Python package of MP-SENet from Explicit Estimation of Magnitude and Phase Spectra in Parallel for High-Quality Speech Enhancement.
This package is inference only. To train the model, please refer to the original repository.
pip install MPSENet
import sys
import librosa
import soundfile as sf
from MPSENet import MPSENet
model = sys.argv[1]
filepath = sys.argv[2]
device = sys.argv[3] if len(sys.argv) > 3 else "cpu"
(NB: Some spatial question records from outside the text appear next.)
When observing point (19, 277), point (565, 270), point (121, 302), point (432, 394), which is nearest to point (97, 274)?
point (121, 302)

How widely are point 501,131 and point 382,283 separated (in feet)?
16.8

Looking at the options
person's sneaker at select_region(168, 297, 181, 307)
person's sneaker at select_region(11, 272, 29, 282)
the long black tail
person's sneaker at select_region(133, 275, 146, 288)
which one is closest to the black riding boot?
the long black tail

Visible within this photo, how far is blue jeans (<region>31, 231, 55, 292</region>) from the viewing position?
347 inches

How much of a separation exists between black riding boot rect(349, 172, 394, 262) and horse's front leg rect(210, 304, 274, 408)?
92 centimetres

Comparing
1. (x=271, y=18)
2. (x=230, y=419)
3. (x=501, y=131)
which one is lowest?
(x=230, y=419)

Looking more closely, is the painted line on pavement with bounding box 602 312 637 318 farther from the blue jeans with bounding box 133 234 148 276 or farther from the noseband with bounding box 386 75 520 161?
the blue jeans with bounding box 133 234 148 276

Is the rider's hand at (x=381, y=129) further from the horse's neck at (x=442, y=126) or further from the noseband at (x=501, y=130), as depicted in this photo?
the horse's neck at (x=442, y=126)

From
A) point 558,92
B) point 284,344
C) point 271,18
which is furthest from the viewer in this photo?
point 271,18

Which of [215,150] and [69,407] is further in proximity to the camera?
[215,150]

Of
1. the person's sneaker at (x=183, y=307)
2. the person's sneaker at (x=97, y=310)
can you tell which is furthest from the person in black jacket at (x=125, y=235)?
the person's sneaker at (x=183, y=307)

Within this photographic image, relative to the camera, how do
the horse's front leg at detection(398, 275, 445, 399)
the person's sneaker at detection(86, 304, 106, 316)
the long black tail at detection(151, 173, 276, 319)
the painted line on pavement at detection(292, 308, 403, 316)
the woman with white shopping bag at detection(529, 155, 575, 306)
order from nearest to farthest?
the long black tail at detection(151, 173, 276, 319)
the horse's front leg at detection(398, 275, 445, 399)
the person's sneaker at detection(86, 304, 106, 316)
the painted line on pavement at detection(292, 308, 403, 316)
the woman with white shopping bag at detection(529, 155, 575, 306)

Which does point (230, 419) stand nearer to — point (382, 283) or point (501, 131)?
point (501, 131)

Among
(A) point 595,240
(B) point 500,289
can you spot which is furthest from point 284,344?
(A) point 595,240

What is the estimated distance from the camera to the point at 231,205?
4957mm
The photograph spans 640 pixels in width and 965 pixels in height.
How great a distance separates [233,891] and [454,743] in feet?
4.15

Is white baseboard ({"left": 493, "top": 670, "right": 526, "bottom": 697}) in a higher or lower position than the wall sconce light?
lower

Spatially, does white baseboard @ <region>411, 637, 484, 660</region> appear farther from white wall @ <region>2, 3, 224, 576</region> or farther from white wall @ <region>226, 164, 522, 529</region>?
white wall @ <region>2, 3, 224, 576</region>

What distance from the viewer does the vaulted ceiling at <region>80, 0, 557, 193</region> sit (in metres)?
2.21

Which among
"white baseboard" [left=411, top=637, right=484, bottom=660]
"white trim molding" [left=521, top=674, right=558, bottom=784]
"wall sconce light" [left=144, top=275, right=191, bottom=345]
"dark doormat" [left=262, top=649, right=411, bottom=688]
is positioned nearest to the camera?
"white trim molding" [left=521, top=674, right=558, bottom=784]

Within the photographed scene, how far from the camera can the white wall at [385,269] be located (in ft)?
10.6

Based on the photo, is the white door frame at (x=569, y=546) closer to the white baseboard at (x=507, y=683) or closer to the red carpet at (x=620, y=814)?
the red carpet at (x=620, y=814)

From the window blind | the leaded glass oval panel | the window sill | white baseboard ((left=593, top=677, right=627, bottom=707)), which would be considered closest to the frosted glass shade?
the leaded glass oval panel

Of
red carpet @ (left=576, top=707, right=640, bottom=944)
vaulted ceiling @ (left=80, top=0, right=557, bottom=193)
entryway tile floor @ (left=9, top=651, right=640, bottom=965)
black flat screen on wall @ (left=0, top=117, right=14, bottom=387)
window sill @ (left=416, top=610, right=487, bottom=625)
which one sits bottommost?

model = MPSENet.from_pretrained(model).to(device)
print(f"{model=}")
x, sr = librosa.load(filepath, sr=model.sampling_rate)
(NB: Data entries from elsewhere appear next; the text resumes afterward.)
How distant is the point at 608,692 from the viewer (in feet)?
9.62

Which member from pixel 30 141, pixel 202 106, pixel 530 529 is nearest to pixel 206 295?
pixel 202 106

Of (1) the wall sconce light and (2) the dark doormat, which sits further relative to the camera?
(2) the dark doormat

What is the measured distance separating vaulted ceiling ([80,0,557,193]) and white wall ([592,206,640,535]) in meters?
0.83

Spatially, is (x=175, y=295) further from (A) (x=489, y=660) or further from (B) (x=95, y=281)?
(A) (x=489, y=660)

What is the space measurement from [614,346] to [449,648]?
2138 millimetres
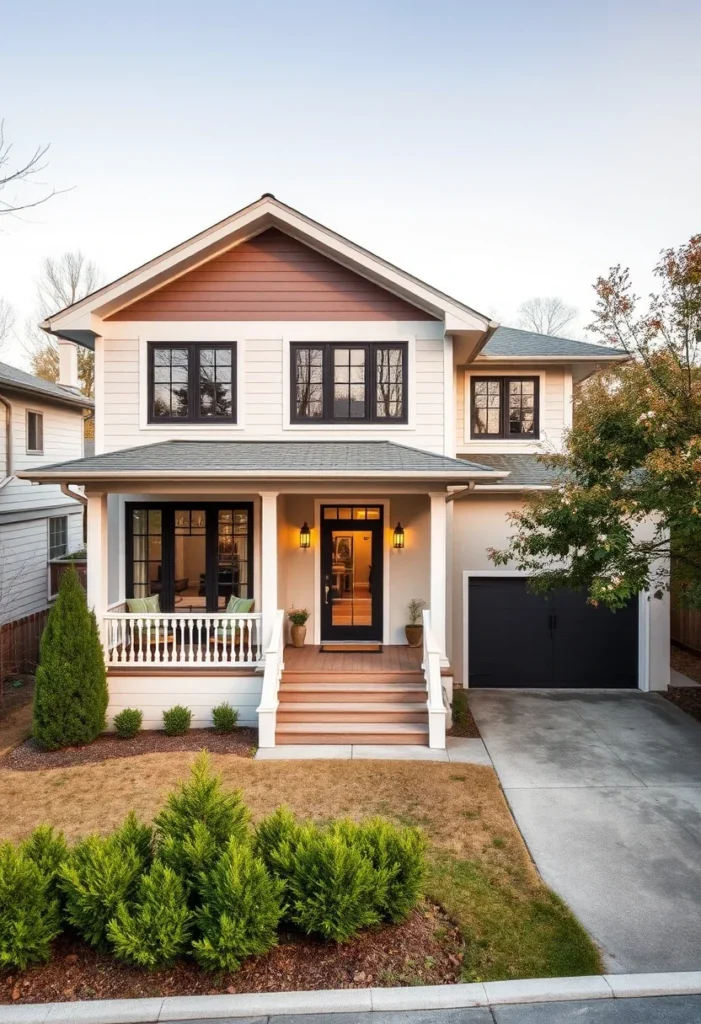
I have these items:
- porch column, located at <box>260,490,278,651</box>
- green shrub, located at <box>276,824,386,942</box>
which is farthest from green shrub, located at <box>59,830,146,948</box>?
porch column, located at <box>260,490,278,651</box>

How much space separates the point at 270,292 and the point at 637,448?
6448mm

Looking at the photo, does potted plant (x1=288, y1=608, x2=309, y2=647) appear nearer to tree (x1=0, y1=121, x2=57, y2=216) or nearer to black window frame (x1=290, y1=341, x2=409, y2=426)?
black window frame (x1=290, y1=341, x2=409, y2=426)

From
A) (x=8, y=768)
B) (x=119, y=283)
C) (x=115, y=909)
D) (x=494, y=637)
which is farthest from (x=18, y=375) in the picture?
(x=115, y=909)

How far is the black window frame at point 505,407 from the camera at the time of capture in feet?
39.7

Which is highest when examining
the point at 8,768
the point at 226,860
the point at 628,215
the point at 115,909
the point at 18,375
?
the point at 628,215

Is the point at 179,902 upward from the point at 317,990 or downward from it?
upward

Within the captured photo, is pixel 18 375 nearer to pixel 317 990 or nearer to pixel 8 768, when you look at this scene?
pixel 8 768

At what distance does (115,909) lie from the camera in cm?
404

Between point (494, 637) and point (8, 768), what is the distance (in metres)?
7.94

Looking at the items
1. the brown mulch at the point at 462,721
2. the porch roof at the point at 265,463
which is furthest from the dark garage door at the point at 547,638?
the porch roof at the point at 265,463

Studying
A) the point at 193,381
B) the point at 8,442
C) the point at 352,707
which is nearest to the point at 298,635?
the point at 352,707

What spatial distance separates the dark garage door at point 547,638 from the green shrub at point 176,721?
5.32 meters

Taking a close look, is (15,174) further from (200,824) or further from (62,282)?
(62,282)

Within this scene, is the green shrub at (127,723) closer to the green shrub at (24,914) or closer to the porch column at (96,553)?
the porch column at (96,553)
print(f"{x.shape=}, {sr=}")
y, sr, notation = model(x)
print(f"{y.shape=}, {sr=}, {notation=}")
sf.write("output.wav", y, sr)
The best checkpoints trained by the original author are uploaded to Hugging Face's model hub: g_best_dns and g_best_vb
By default, the model will chunk the input audio into 2-second segments and process them one by one. This is to prevent memory overflow and allow the model to run on almost any machine out of the box.
If you have enough memory, you can set segment_size
to a larger value (e.g., 160,000 for 10 seconds), which may help to generate better results in some cases.
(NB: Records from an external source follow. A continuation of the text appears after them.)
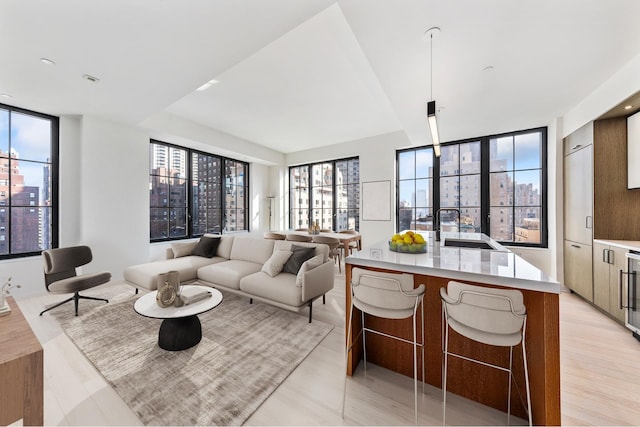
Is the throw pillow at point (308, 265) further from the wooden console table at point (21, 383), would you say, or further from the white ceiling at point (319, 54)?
the white ceiling at point (319, 54)

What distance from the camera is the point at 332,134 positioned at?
5875mm

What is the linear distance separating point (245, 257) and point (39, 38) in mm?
3240

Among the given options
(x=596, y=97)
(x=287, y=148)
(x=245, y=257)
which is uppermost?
(x=287, y=148)

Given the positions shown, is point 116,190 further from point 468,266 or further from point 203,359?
point 468,266

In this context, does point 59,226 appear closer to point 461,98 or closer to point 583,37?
point 461,98

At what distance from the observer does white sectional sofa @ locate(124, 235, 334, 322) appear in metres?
2.75

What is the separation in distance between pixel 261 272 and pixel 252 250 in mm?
883

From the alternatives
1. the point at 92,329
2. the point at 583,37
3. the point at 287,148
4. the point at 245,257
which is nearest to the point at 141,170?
the point at 245,257

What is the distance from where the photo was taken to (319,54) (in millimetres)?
2801

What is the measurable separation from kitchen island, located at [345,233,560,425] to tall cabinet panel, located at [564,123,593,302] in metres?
2.50

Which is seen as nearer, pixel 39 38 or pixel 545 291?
pixel 545 291

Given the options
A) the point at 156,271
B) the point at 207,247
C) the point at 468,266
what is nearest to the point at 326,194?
the point at 207,247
Segment Length (sec) | Max Memory (MB) | Runtime (sec) |
---|---|---|
1 | 388.38 | 0.0248 |
2 | 759.41 | 0.0526 |
3 | 1151.13 | 0.0784 |
4 | 1563.53 | 0.1082 |
5 | 2239.46 | 0.1436 |
6 | 3180.23 | 0.1836 |
7 | 4286.47 | 0.2641 |
8 | 5558.20 | 0.3161 |
9 | 6995.40 | 0.3640 |
10 | 8598.08 | 0.4197 |
11 | 10366.24 | 0.4729 |
12 | 12299.87 | 0.5390 |
13 | 14398.99 | 0.6204 |
14 | 16663.58 | 0.6922 |
15 | 19093.66 | 0.7638 |
16 | 21689.21 | 0.8480 |
17 | 24450.23 | 0.9302 |
18 | 27376.74 | 1.0135 |
19 | 30468.73 | 1.0935 |
20 | 33726.19 | 1.2075 |
21 | 37149.13 | 1.3012 |
22 | 40737.56 | 1.4260 |
23 | 44491.46 | 1.5061 |
24 | OOM | OOM |
Tested on A40 GPU with 48G VRAM. See scripts/benchmark.py for more details.